Monday, 1 March 2010

The economics of cloud computing

What will the next big technology be? This column argues that “cloud computing” will have a dramatic effect on how we live our lives and how we do business. The economic impact of the diffusion of this technology could match that of telecommunication infrastructures in the ’70s and ’80s or the introduction of the internet in the ’90s. Once diffusion gathers apace, cloud computing could significantly boost GDP growth and could create around a million EU jobs within five years.

The new big thing of the IT world is “cloud computing”, a general purpose technology that could provide a fundamental contribution to promote efficiency in the private and public sectors and promote growth, competition, and business creation.
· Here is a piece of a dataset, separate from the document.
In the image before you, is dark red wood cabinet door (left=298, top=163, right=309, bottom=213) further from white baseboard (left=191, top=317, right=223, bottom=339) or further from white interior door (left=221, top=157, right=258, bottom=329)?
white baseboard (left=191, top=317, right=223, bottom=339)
Cloud computing is an Internet-based technology (hence “cloud”) which stores information in servers and provides it as an on-demand service. The economic impact of cloud computing will be substantial on both households and companies.

* On one side, consumers will be able to access all of their documents and data from any device (the home or work PC, the mobile phone, an internet point), as they already do for email services or social networks.
* On the other side, firms will be able to rent computing power (both hardware and software in their latest versions) and storage from a service provider, while paying on demand, as they already do for other inputs such as energy and electricity.

The former application will affect our lifestyles, but the latter will have a profound impact on the cost structure of all the industries. For instance, it can provide huge cost savings and greater efficiency in large areas of the public sector including hospitals and healthcare (especially to provide information and technologies in remote or poorer locations), education (especially for e-learning) and the activity of government agencies with periodic spikes in usage. Moreover, substantial positive externalities are expected because of energy savings: the improvement of energy efficiency may contribute to the reduction of total carbon emissions in a substantial way.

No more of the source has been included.